Australia’s long-lost megafauna

In 2011, a genetic study led by the University of Copenhagen confirmed that Indigenous Australians were the first modern humans to leave Africa approximately 75,000 years ago. This means that today, Indigenous Australian culture is the oldest continuous culture on Earth. But what was Australia like all that time ago, and how has it changed since then?

One thing is for sure; the animals that inhabited Australia’s natural wilderness back then were very different from those that we see around today. Early Australians lived alongside what are classified as ‘megafauna’ – giant birds, reptiles and marsupials, most of which weighed more than 500 kilograms.

One was the Diprotodon optatum, a large-bellied, lumbering herbivore and the largest marsupial known to man. Another was the Genyornis newtoni, a large and flightless bird that stood more than two metres tall, with strong hind legs and a powerful jaw. Remains of this long-extinct species have been found alongside human artefacts and cave paintings, indicating the coexistence of humans and megafauna.

▶ _Record excerpts_
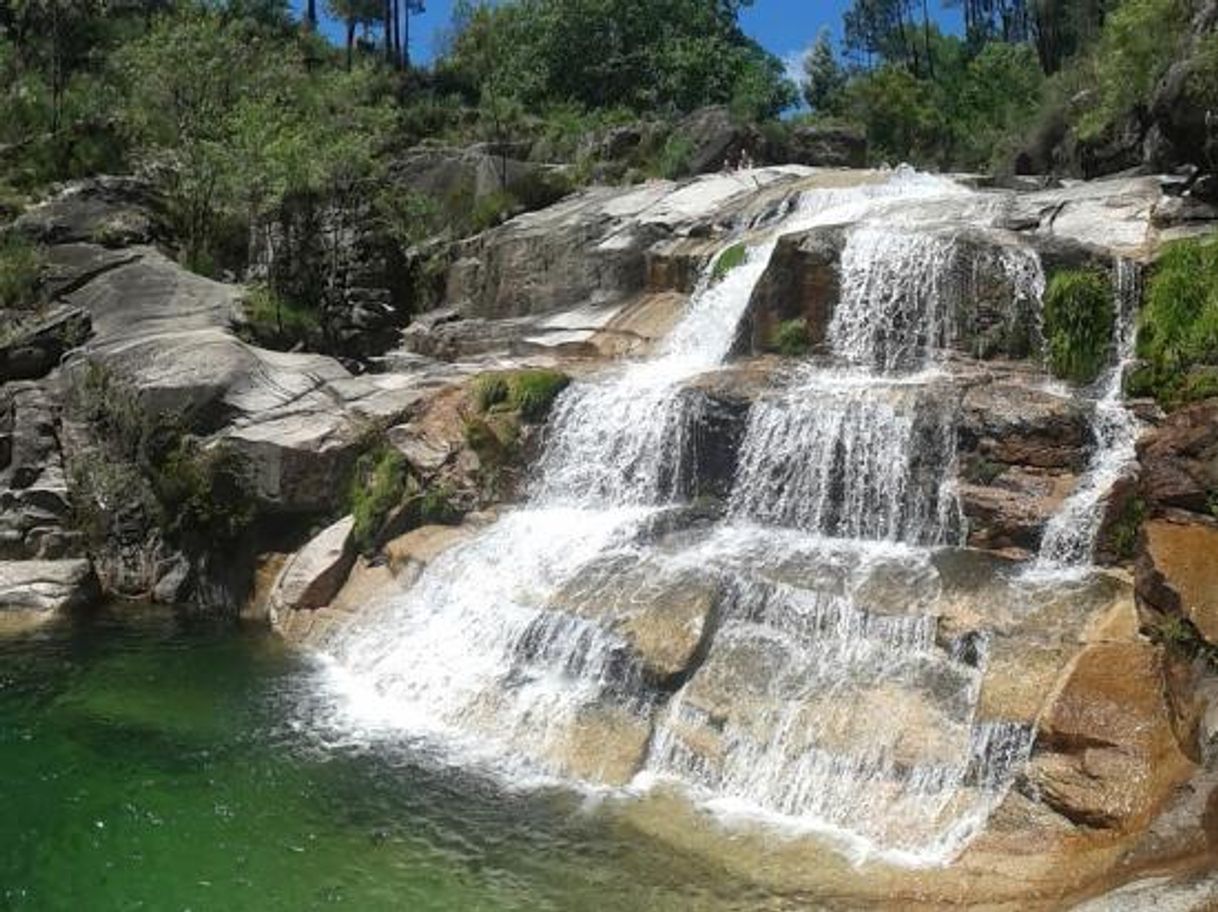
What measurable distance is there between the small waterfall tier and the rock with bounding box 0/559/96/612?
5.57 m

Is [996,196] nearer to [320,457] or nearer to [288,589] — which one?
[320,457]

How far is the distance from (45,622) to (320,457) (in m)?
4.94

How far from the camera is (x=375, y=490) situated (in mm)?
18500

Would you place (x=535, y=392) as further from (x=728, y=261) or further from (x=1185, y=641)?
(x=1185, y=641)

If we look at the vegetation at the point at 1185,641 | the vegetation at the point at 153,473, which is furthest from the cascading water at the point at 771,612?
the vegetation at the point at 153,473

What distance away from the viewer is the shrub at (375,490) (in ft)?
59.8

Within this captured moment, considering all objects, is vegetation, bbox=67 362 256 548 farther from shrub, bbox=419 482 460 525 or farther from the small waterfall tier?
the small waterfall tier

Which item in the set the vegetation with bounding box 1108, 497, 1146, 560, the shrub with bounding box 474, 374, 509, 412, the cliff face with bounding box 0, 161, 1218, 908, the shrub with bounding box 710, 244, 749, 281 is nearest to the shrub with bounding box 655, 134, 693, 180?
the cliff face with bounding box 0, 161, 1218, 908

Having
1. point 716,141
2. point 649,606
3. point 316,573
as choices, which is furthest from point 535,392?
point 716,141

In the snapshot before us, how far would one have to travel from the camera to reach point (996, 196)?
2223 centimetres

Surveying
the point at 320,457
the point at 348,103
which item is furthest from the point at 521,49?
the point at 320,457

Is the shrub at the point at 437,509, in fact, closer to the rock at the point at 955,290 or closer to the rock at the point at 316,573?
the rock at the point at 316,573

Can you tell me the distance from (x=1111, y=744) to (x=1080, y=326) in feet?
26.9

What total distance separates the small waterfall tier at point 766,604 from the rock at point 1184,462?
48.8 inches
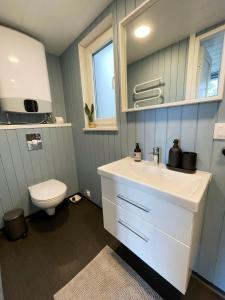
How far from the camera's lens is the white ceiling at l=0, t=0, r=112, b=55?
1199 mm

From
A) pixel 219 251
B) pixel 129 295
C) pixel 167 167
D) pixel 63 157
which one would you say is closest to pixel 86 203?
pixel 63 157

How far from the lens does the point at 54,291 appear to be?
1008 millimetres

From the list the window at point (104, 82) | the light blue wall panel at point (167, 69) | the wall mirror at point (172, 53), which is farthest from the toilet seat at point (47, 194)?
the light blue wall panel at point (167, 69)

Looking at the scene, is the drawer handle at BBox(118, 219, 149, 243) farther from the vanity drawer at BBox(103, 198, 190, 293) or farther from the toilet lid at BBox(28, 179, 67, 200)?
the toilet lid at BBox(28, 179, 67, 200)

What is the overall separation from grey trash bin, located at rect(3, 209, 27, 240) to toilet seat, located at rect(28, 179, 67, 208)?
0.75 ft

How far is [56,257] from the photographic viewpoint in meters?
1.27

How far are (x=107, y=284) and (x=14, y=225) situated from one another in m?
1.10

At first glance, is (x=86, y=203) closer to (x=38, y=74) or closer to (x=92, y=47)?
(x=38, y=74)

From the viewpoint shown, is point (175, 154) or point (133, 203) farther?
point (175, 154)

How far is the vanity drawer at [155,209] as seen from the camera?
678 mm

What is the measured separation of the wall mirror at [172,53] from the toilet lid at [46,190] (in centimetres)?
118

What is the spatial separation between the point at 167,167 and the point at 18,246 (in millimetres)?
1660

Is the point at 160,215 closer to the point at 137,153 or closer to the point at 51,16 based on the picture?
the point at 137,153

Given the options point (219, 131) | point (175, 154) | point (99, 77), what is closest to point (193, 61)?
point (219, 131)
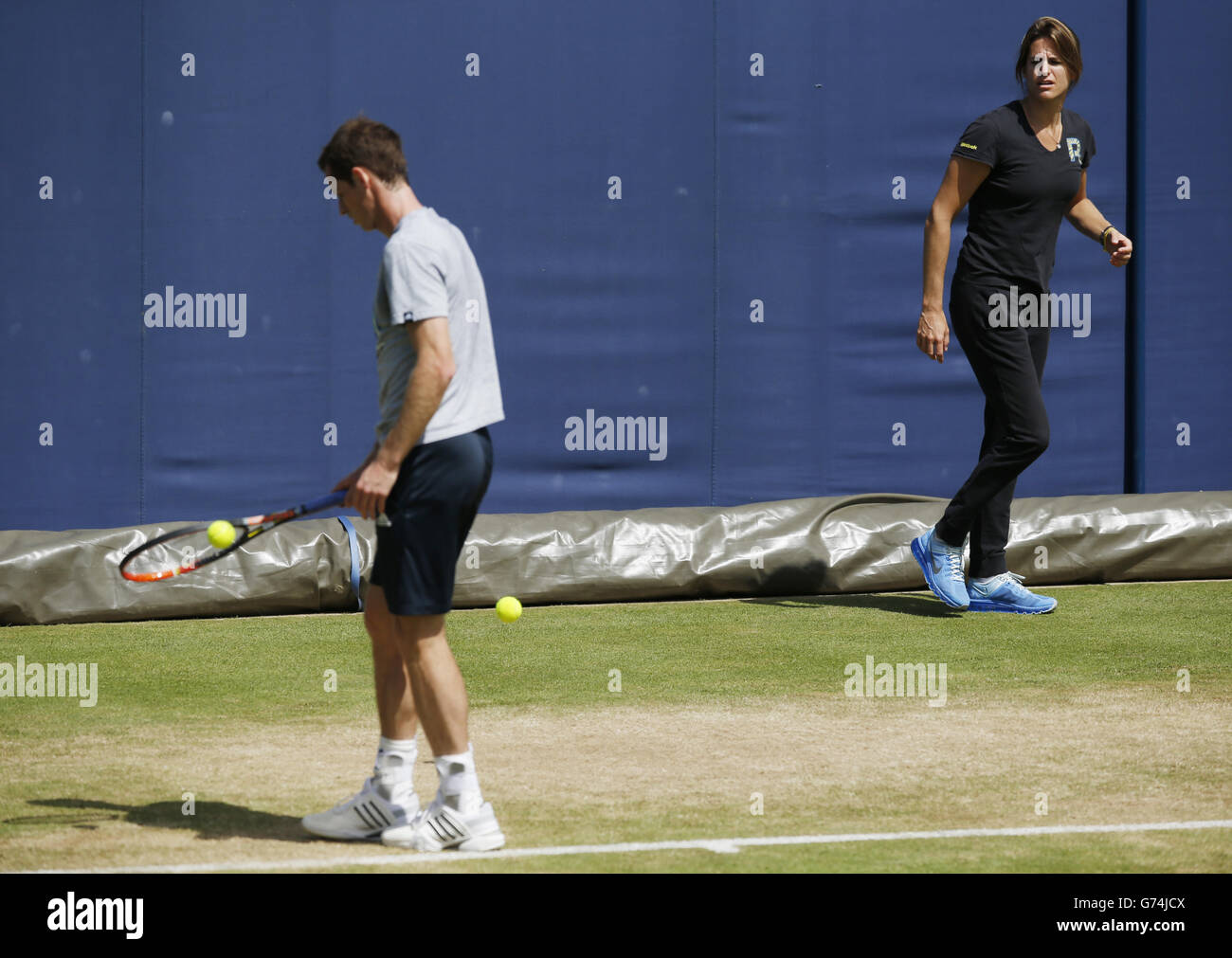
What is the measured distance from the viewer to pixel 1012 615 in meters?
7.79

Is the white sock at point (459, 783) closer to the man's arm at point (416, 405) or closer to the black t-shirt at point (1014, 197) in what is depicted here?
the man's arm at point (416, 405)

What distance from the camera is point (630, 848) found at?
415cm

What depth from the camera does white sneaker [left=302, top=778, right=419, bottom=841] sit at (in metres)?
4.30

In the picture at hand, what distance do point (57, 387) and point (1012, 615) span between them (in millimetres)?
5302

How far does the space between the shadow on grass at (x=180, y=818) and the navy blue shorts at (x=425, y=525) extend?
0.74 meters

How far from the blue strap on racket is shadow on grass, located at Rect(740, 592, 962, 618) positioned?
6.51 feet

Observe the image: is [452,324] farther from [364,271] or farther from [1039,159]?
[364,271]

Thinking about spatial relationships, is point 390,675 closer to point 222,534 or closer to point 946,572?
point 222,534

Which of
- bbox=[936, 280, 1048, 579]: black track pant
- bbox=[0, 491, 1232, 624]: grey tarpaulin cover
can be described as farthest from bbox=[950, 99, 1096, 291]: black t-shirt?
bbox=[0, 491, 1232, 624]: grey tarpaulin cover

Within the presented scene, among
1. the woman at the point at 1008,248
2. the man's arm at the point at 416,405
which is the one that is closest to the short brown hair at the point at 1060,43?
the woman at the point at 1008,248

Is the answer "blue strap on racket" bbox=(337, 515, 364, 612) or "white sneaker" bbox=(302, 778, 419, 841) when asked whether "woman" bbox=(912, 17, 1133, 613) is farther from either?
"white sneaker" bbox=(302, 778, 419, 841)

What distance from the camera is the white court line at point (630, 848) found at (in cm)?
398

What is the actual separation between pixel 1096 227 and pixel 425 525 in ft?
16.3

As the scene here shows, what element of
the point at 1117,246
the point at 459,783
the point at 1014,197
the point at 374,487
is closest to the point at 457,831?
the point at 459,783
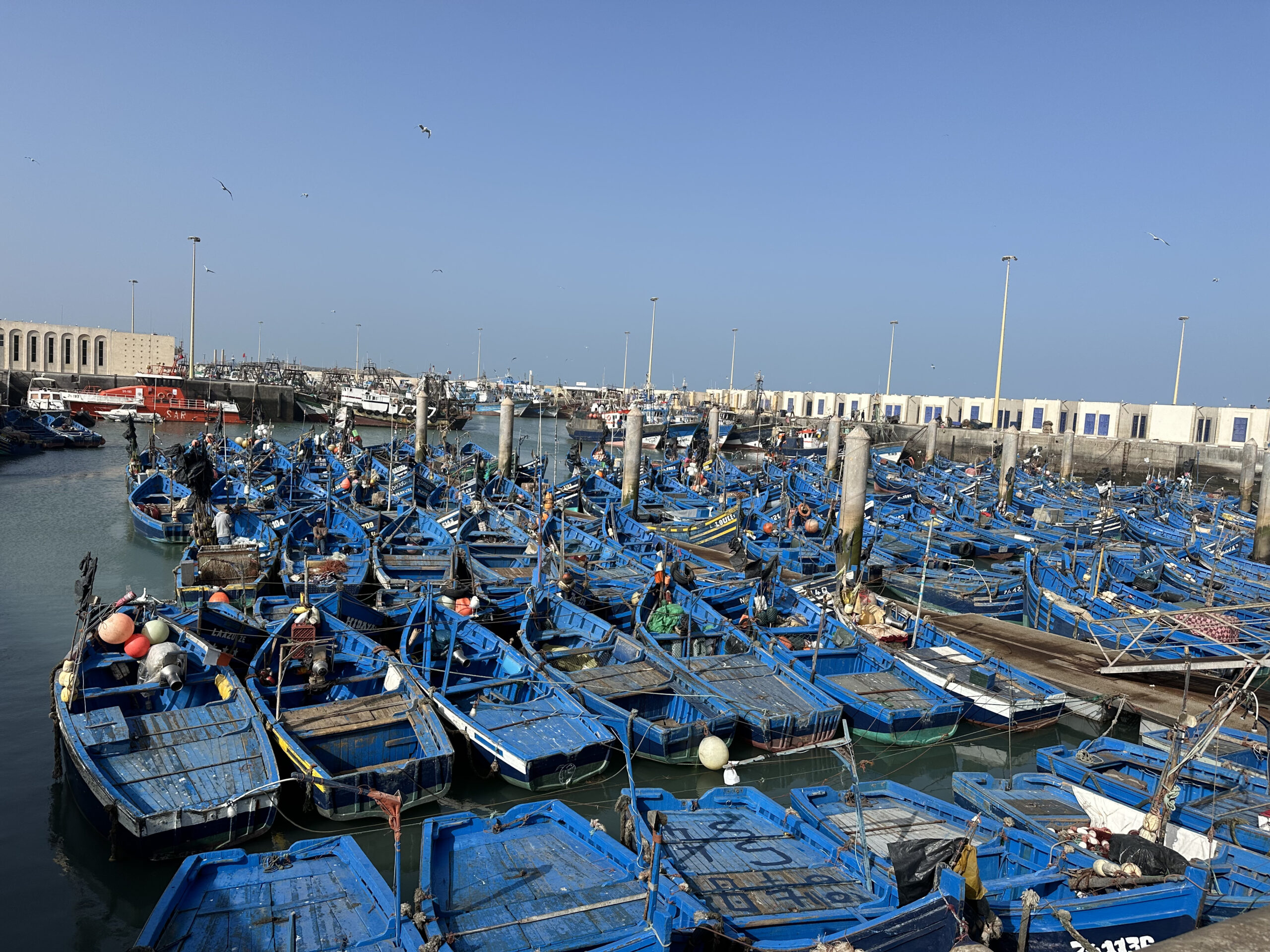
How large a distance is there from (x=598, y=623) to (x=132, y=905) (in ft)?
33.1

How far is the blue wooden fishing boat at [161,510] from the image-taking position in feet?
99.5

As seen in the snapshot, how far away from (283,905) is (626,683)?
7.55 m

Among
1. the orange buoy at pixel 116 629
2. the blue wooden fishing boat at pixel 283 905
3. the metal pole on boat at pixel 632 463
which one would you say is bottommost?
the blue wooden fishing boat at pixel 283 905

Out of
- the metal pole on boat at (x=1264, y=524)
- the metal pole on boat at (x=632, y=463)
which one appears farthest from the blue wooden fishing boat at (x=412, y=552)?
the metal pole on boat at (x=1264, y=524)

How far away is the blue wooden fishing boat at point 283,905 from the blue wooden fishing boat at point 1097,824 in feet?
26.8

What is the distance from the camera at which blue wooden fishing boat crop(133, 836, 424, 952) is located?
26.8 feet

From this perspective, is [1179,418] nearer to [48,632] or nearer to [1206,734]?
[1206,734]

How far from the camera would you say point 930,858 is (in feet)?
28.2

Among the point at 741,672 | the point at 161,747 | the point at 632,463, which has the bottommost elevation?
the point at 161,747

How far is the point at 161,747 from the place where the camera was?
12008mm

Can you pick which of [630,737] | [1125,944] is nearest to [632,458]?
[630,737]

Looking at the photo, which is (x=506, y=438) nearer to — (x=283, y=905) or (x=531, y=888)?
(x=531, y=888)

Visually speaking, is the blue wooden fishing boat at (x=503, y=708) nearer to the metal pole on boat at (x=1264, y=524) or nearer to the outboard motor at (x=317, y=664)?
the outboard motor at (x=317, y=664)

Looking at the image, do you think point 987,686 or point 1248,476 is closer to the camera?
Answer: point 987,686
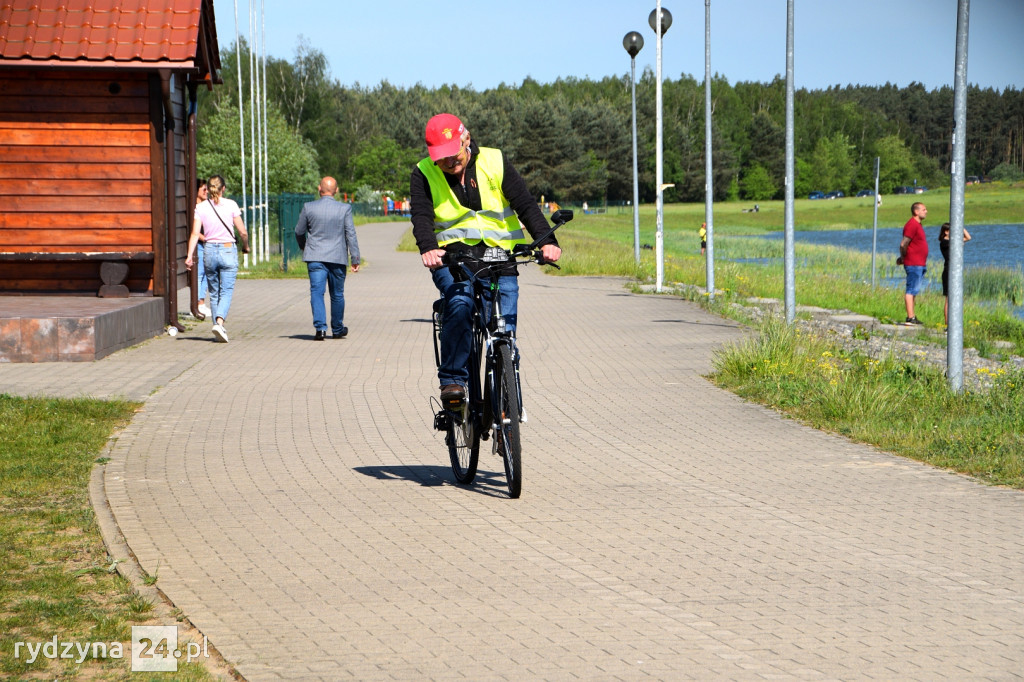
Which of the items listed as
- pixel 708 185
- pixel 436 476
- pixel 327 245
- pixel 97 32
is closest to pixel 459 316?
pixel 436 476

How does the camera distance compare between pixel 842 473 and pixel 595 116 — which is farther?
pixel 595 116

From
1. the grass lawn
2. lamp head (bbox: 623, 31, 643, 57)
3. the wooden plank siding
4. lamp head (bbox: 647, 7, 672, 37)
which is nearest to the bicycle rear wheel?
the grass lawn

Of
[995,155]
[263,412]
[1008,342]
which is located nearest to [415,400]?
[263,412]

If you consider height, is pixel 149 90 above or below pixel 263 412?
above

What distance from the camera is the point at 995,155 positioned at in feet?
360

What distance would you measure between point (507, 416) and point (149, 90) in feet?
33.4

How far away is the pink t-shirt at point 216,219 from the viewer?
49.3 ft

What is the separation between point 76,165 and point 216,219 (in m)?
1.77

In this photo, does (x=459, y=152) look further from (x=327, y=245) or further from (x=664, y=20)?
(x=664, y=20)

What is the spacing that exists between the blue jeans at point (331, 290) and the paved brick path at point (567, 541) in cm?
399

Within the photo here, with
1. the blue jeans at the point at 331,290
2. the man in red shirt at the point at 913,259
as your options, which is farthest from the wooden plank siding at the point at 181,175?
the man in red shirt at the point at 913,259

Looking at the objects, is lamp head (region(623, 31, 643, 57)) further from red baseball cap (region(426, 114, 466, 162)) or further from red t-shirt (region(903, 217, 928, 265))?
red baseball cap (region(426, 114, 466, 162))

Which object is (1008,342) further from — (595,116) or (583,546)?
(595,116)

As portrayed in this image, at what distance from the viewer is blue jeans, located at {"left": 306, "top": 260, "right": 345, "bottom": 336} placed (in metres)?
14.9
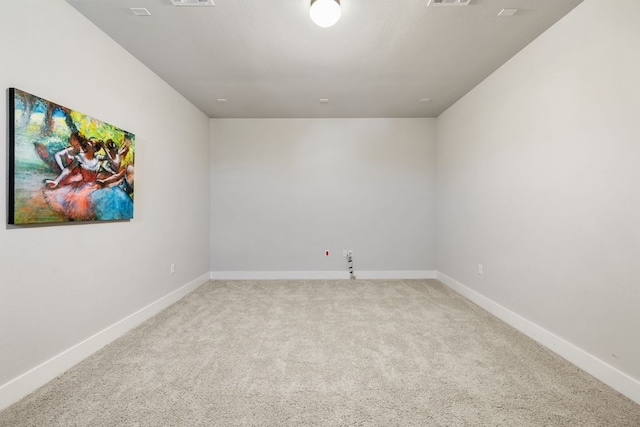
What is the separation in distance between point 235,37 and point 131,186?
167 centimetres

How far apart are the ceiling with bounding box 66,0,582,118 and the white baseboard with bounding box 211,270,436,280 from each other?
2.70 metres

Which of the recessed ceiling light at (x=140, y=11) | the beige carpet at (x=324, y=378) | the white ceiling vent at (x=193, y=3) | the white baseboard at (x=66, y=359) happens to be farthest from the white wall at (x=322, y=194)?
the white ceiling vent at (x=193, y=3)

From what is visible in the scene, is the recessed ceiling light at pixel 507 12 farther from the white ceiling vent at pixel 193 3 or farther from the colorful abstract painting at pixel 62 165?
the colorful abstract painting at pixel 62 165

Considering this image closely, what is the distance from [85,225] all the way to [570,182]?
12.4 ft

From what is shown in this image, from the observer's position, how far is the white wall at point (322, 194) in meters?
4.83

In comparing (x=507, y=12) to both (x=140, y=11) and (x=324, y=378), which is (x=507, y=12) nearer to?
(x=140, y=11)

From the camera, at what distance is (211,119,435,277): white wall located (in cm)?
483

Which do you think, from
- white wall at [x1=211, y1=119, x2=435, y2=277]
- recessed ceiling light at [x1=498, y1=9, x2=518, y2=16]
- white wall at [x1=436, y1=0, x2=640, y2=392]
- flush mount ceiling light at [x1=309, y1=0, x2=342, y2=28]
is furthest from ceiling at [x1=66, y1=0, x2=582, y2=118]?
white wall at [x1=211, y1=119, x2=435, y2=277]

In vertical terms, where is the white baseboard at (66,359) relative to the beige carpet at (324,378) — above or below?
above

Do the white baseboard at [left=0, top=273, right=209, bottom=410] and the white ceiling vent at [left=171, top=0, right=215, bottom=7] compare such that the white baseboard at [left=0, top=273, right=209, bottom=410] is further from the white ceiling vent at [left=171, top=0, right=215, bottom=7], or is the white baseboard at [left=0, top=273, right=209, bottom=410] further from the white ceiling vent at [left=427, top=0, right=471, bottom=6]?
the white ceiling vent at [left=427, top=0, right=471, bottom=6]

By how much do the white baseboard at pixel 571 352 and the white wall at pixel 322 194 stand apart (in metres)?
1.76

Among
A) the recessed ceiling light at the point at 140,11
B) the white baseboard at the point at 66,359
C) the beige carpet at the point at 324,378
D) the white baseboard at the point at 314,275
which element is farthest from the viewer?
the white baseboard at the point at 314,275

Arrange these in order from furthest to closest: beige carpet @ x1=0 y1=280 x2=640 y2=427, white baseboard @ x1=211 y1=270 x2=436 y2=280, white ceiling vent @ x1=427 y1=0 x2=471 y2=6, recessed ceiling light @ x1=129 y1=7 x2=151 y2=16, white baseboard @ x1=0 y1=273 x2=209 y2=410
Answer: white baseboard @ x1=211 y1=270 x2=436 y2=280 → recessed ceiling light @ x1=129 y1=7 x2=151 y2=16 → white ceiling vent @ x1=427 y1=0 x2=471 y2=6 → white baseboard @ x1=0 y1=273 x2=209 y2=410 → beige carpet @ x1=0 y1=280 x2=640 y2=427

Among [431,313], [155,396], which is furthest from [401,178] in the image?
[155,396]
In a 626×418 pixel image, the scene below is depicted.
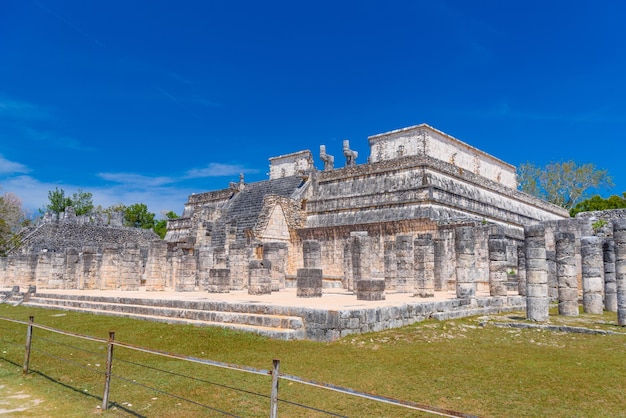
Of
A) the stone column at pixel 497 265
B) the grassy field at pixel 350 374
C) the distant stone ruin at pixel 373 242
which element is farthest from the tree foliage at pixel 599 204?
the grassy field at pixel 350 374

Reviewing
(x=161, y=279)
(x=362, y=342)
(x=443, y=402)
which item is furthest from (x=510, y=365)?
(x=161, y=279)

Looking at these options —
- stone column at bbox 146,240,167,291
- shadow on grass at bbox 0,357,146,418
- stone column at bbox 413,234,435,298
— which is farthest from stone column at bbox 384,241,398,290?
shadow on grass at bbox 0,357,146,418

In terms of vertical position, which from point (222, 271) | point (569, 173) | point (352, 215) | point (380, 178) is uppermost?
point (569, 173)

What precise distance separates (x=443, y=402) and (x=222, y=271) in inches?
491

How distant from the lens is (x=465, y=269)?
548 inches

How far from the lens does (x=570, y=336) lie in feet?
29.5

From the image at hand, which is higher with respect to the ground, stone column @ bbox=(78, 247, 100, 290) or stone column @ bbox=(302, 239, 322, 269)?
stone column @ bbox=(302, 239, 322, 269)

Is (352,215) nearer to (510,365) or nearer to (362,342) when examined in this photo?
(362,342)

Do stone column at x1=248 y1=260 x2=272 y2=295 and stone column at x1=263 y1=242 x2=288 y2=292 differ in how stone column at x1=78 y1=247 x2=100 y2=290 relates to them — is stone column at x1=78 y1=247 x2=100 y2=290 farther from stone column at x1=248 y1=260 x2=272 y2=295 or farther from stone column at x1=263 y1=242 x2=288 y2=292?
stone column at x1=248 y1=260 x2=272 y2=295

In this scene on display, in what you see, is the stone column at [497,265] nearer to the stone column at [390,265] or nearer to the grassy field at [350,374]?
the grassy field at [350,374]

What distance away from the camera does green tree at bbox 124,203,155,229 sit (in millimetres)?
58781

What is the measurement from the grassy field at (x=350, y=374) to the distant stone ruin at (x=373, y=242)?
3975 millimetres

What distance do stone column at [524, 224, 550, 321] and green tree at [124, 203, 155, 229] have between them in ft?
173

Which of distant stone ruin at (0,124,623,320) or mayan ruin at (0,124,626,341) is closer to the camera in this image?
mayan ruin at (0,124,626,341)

▶ _Your objective_
Continue the piece on Australia's extinct megafauna, picking up after its final sentence.

▶ _Answer space_
While whole and intact remains of megafauna have been difficult to come by, pieces of their colossal skeletons have been found all over the country. At Lake Callabonna, remains of a herd of the Diprotodon optatum have been found, while the remains of the Megalania prisca – an enormous monitor lizard up to five metres long – have been unearthed in New South Wales, Queensland and South Australia.

As impressive as the megafauna are on their own, they’re made even more fascinating by the fact that, despite significant advances in scientific and archaeological technology, no-one has been able to determine definitively why they became extinct. Theories include habitat changes, the widespread use of fire on the landscape and climate change.

Recent discoveries have, however, confirmed that Indigenous Australians lived alongside these enormous megafauna for thousands of years before the megafauna became extinct, surviving into the present day only in fossilised remains, bones and oral histories passed down through generations.